Death of the Backup Window

Data is growing at an exponential rate, and it will most likely continue to do so for quite a while (or forever).  While this staggering growth is amazing in itself, another key element of data that is changing and cannot be overlooked is Accessibility.  

Access is everything.  It is increasingly apparent that we are no longer just in the “digital age”.  We have progressed to an era of on-demand access.  Social media and mobile connectivity have nurtured an impatient, always-connected culture that relies on instant data accessibility.  Not unlike Burger King’s “Have it your way” motto, we are accustomed to getting data when, where, and how we want it - no questions asked. This mindset leaves us with very little tolerance for downtime or outages of any sort.  For many users, myself included, suffering through five minutes of GMail downtime feels more like five hours.  

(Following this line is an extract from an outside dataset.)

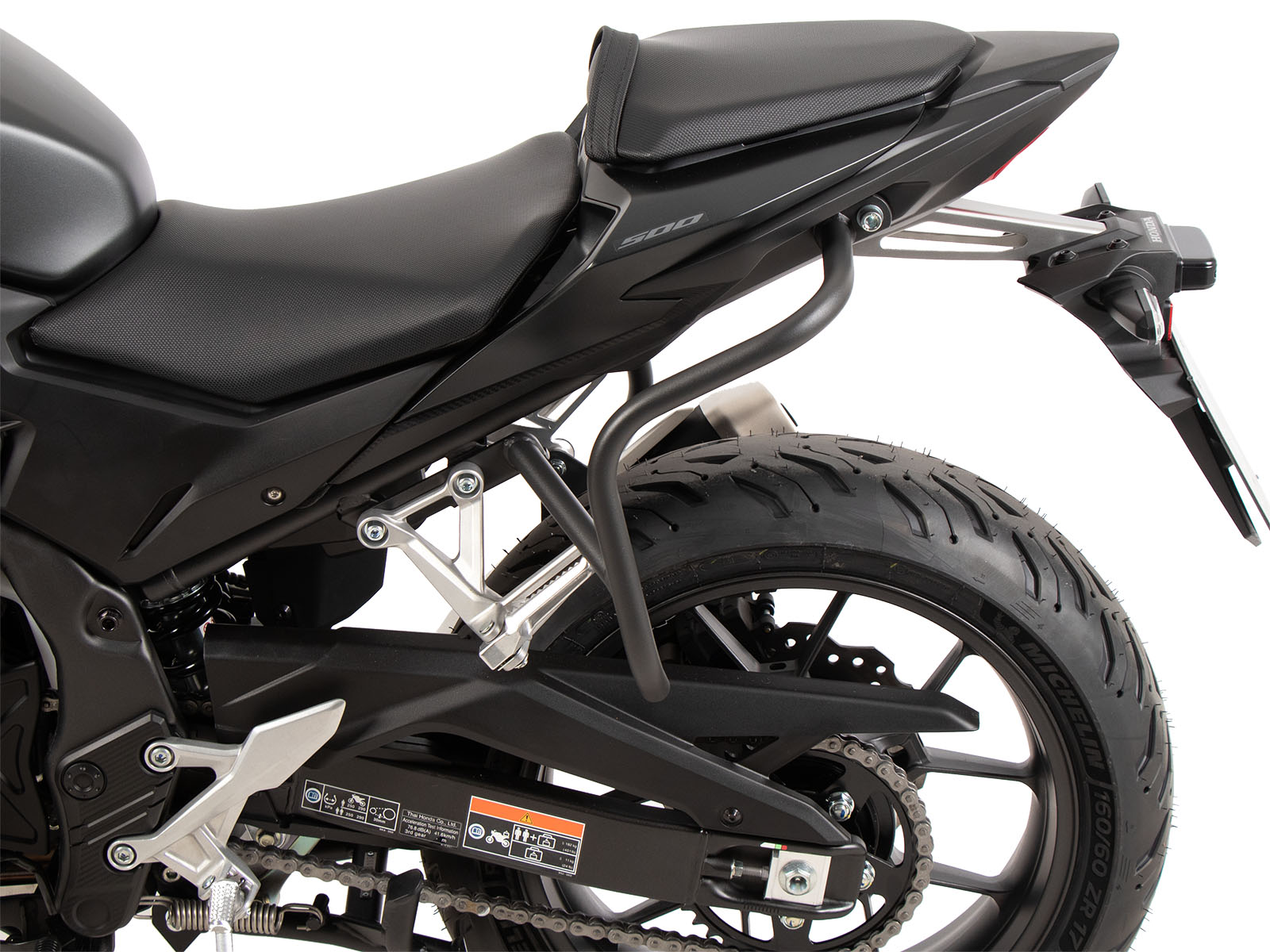 Rear protection bar for Honda CB 500 Hornet (24-) Hepco & Becker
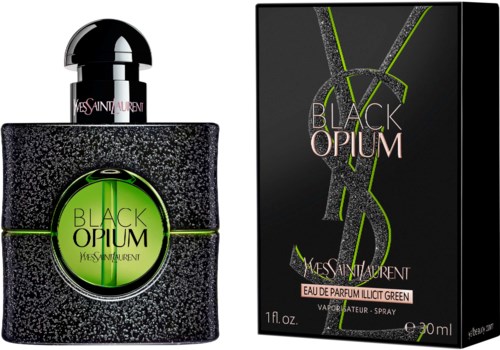 Yves Saint Laurent Black Opium Eau de Parfum Illicit Green 30 ml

As “On-Demanders”, we expect this same availability in the workplace.  Email, file storage, and applications need to be accessible at all times.  This includes nights and weekends. Let’s face it - The continuous 8-hour work day is something we will probably tell our grandchildren about. For better or for worse, we are married to our laptops, smartphones, and tablets throughout the day.  We work from the the car, the plane, the couch, and at the dining room table.

So what does all of that have to do with backup windows?

Everything.  Most can agree that backups are no longer an afterthought.  When architecting a platform to support any type of service, backup methodology is as important as production design.  Just as productions systems have evolved with levels of high availability and redundancy to provide for the 24x7 world, backup platforms are doing the same.

In the past, it was acceptable to run backup jobs overnight as backup windows often allowed for 12+ hours for everything to complete. When full backups were taken during the weekend, 48+ hours were common. Backup windows existed during periods of low utilization of production systems to avoid performance and accessibility issues.  In most cases, backup windows didn’t directly translate to downtime, but the concept was clearly designed for the 9-to-5 workday.

We are reaching a point where there is no time of “low utilization”.  Data is growing and changing constantly - day and night.  In many environments, 15-minute intervals for snapshots are already required to properly protect data and minimize loss.  I think it is safe to say that these intervals will only continue to shrink.  In addition, users expect the same level of access and performance at 3am as they get at 3pm, if not more so. (Many of us are even more impatient when we’re sleepy.)

With all of these factors combined, we can bid farewell to the backup window.